[START INFORMATION SUPPLIED]
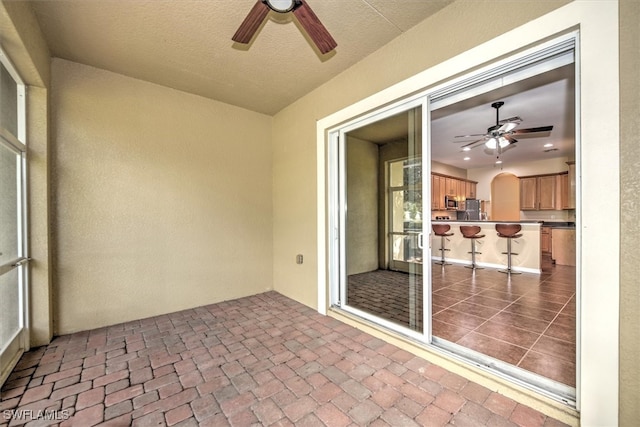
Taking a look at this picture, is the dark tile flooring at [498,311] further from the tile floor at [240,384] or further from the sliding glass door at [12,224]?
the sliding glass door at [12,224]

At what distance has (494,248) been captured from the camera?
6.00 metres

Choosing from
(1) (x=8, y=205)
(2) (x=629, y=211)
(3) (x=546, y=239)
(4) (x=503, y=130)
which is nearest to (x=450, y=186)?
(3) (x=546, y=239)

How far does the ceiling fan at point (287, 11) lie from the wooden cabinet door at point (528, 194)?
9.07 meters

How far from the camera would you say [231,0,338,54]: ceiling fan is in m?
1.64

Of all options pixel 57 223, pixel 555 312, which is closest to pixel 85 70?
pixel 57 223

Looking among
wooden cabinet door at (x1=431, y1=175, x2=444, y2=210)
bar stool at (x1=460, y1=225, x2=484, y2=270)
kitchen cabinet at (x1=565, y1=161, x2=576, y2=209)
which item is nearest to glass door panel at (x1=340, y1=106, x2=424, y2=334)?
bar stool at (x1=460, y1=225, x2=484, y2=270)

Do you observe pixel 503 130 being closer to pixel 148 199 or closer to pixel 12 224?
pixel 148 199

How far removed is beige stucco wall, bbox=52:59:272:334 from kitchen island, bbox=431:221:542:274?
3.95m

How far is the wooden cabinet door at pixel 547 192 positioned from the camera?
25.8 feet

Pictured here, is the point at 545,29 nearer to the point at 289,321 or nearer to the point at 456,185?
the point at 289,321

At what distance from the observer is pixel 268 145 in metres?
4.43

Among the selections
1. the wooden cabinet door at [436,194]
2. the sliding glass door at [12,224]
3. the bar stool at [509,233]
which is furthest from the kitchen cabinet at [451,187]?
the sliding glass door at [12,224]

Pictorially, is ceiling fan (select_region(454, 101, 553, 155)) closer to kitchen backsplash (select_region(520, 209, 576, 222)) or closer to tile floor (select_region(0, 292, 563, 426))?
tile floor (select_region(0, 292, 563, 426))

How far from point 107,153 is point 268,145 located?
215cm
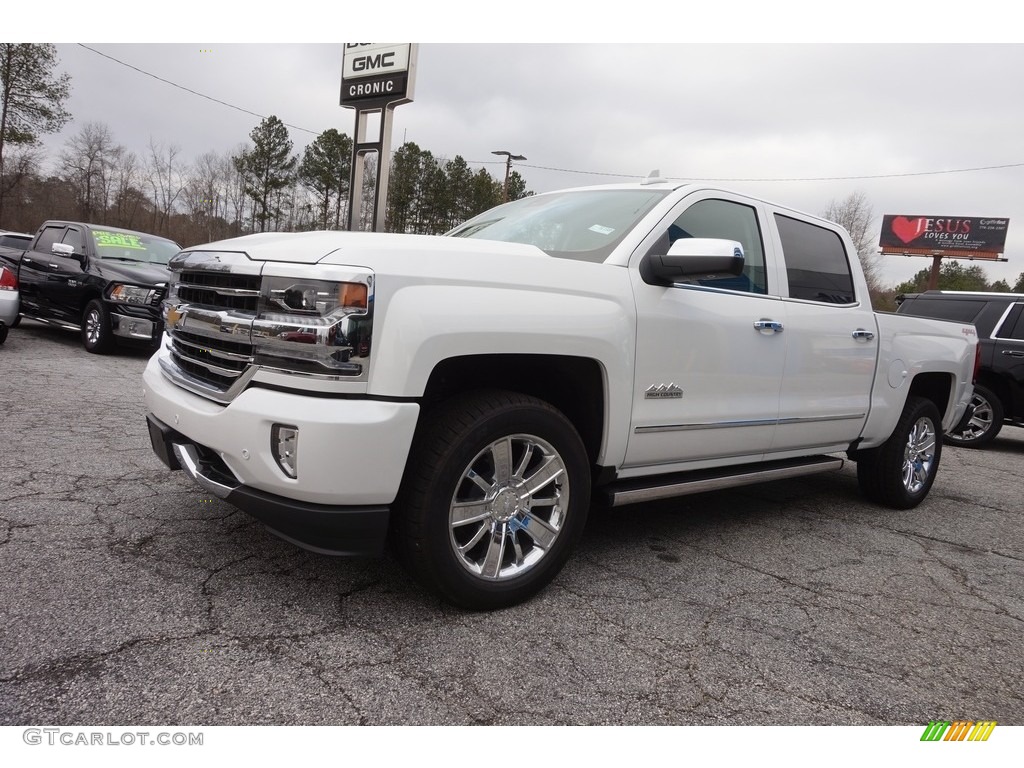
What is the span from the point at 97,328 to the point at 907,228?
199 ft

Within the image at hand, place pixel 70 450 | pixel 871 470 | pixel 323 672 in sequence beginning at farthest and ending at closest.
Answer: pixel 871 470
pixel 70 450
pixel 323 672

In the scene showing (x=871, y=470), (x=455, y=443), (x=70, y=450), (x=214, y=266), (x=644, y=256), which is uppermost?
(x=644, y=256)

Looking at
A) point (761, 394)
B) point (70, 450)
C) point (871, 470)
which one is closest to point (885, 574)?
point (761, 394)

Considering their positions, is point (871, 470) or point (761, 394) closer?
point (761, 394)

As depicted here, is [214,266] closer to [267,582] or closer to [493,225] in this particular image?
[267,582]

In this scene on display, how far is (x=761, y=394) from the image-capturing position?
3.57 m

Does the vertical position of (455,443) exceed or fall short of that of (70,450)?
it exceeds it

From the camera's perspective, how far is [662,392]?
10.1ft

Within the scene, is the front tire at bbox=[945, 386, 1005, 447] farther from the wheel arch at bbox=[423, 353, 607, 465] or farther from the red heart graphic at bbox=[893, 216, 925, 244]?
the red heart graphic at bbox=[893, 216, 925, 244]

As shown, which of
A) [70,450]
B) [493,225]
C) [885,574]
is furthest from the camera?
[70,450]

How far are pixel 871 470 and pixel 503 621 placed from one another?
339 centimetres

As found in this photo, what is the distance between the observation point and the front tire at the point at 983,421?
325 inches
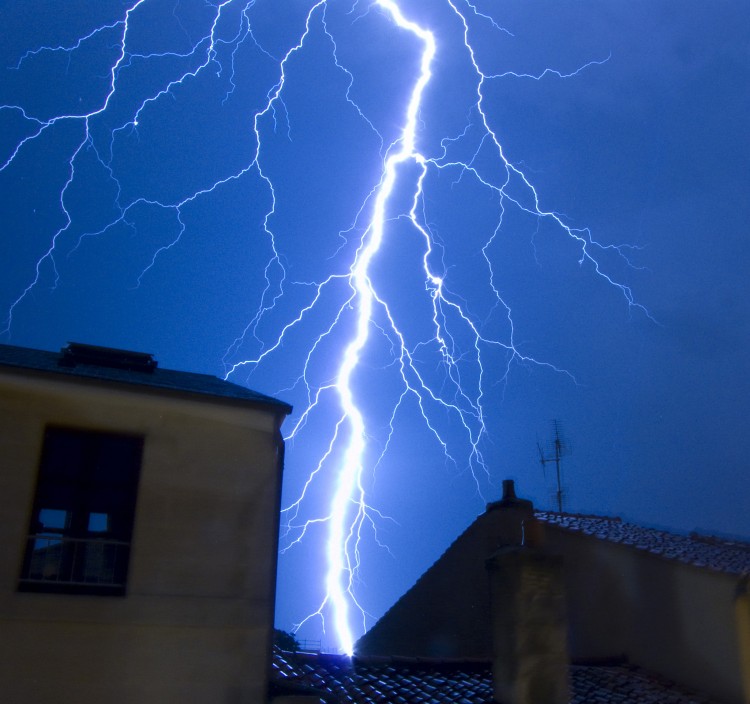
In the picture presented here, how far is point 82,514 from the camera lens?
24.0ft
[END INFORMATION SUPPLIED]
[START INFORMATION SUPPLIED]
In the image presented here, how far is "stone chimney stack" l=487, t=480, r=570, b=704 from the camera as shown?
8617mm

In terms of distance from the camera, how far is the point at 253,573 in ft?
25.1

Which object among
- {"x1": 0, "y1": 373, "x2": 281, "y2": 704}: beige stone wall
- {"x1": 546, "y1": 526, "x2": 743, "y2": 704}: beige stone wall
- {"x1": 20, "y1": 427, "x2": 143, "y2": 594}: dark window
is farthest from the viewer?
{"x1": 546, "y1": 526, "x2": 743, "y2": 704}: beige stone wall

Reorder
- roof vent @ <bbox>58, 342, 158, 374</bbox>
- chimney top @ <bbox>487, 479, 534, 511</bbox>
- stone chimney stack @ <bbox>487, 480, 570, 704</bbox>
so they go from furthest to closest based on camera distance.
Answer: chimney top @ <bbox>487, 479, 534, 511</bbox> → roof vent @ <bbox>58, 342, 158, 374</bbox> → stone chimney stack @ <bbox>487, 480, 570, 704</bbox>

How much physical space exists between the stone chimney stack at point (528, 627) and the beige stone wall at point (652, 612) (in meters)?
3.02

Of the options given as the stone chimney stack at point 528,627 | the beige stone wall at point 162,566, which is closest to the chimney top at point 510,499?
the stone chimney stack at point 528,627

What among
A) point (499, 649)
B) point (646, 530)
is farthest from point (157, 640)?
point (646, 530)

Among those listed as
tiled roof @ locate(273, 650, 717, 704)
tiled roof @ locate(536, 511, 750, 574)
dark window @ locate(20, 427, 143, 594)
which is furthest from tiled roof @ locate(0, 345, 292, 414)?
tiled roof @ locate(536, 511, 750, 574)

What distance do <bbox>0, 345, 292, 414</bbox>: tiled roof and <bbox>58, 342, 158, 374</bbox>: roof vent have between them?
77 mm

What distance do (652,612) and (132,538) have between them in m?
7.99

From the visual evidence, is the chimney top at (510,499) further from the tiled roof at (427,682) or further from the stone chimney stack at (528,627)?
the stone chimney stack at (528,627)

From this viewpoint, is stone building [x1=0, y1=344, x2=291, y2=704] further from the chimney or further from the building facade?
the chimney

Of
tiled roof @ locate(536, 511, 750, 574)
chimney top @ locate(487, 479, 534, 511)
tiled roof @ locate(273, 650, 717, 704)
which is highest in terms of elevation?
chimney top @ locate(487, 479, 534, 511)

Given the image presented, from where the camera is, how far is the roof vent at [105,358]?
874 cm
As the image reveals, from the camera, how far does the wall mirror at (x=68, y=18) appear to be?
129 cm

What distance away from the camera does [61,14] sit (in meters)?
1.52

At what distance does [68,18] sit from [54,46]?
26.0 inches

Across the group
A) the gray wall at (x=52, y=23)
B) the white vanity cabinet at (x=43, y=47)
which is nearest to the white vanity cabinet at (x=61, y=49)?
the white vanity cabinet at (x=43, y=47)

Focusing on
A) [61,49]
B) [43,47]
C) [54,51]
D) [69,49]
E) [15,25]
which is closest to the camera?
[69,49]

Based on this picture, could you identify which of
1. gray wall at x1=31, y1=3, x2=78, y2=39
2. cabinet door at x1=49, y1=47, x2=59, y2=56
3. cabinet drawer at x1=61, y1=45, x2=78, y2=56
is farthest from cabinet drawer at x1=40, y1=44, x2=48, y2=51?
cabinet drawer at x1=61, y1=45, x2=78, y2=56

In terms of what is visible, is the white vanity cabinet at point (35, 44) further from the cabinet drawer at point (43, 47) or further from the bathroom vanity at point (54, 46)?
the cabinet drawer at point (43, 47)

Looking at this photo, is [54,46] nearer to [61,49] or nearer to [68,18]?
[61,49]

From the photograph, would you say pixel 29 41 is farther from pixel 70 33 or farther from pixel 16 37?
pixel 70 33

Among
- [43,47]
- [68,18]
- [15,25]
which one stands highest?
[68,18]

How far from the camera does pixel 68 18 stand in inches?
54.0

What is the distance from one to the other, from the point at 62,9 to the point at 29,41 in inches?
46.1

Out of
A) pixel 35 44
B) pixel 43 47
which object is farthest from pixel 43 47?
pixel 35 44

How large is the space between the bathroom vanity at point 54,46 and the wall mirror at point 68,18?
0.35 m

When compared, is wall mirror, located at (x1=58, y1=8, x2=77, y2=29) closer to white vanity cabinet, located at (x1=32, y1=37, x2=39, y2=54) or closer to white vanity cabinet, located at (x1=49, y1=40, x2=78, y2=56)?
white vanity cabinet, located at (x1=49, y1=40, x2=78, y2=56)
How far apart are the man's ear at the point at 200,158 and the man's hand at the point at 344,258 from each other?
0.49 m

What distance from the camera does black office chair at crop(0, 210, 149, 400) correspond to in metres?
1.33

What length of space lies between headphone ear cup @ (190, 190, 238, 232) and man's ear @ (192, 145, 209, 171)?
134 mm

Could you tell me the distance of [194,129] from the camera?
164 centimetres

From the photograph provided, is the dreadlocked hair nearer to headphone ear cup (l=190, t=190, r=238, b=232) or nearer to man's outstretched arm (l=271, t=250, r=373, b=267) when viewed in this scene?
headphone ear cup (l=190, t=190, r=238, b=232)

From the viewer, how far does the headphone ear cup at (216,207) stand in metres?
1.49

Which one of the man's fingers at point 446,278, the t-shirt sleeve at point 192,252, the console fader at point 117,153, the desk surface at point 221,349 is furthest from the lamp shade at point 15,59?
[END INFORMATION SUPPLIED]
[START INFORMATION SUPPLIED]
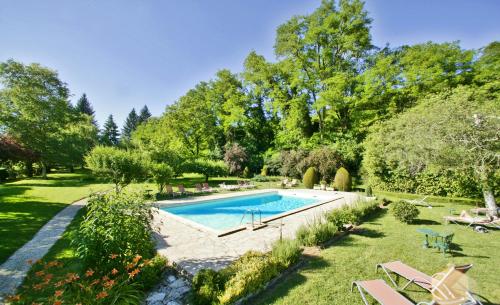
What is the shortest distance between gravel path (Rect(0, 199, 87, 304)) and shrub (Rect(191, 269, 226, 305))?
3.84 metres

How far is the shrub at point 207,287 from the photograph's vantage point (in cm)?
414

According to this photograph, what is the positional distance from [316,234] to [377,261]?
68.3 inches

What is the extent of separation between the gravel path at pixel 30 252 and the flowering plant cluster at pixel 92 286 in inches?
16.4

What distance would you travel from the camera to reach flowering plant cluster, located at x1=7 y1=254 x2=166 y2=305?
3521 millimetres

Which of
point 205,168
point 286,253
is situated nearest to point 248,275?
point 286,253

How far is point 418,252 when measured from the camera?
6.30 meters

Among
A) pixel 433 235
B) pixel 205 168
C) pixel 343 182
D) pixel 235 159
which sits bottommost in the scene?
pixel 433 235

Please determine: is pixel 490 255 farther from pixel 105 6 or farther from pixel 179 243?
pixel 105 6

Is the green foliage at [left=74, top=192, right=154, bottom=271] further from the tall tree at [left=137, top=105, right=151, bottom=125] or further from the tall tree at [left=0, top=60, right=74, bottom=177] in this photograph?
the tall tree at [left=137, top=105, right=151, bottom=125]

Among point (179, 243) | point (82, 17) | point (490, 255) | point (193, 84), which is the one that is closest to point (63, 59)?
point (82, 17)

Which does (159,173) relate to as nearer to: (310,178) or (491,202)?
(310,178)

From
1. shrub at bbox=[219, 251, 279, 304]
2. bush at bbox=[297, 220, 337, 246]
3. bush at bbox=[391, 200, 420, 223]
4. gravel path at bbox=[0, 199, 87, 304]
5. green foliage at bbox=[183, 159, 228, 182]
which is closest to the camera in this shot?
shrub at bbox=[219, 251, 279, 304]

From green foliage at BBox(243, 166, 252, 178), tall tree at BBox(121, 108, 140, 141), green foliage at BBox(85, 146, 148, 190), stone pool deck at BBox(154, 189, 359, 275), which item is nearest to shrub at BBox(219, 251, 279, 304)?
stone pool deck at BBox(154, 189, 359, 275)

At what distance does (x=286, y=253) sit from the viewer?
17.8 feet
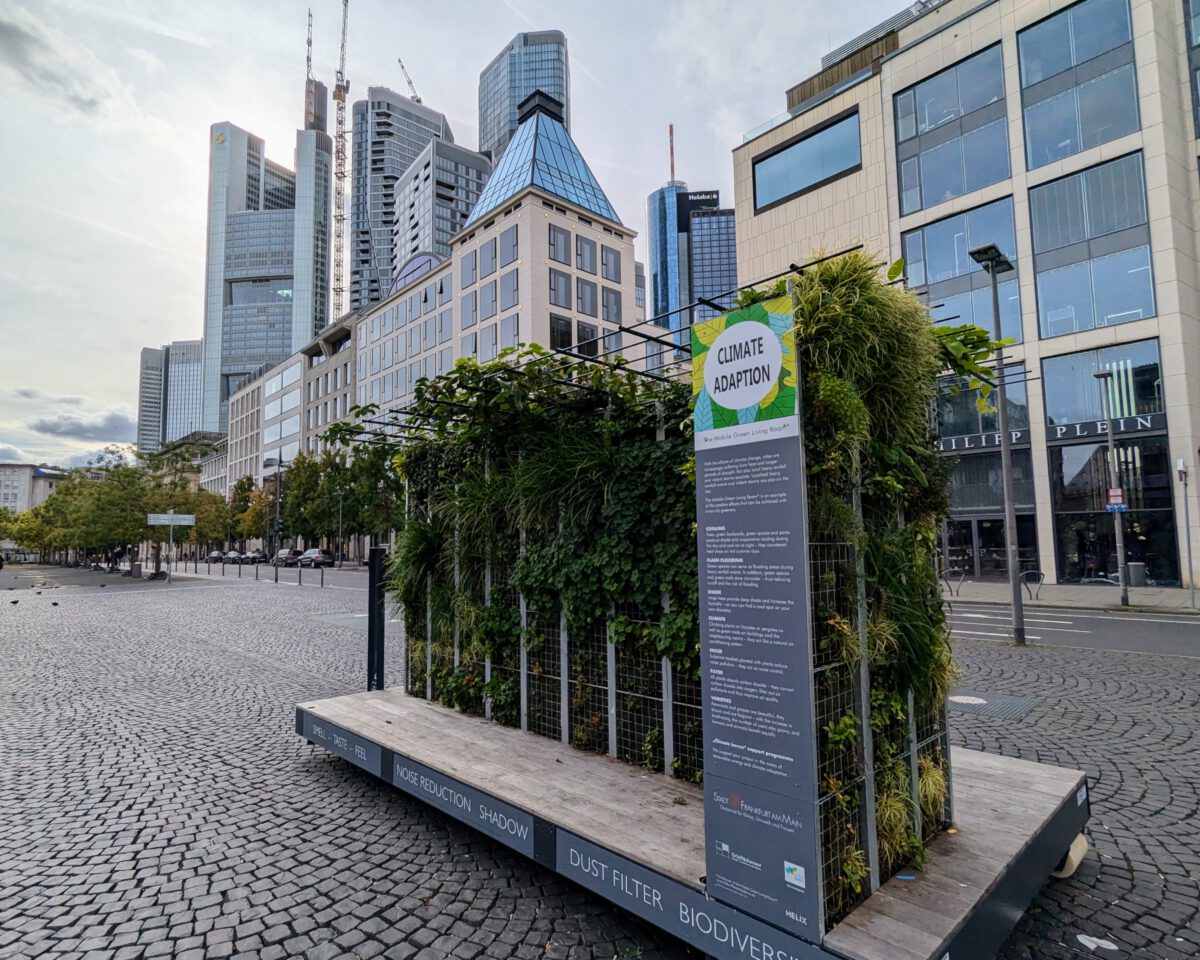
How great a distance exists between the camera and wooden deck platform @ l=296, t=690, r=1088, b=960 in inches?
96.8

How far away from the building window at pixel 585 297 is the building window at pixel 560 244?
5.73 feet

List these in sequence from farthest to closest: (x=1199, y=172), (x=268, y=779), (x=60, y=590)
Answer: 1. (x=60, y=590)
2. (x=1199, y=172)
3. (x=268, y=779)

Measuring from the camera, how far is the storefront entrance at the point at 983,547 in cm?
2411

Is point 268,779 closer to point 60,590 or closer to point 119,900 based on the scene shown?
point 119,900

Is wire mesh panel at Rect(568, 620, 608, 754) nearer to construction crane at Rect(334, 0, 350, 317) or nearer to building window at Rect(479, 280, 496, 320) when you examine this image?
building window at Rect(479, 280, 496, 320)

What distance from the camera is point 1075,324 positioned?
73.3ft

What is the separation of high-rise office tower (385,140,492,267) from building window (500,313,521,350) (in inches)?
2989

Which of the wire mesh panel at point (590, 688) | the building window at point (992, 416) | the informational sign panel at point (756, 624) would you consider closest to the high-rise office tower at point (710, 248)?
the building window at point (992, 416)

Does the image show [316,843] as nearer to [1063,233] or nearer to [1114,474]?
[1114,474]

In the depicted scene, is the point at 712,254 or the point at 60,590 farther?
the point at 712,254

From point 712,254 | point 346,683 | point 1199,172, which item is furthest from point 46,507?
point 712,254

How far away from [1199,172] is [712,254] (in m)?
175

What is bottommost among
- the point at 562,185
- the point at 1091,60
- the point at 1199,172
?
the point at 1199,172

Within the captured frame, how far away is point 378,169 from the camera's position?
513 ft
[END INFORMATION SUPPLIED]
- **STATED GOAL**: Format the part of the data that opens with the line containing "How far is the shrub" and closes with the line containing "68.3 inches", including both of those lines, as a JSON list of strings with one string per line and blank lines omitted.

- **COMPLETED TASK**:
[
  "How far is the shrub at point 207,287 from the photograph's vantage point (in cm)?",
  "414",
  "According to this photograph, what is the positional distance from [316,234] to [377,261]?",
  "68.3 inches"
]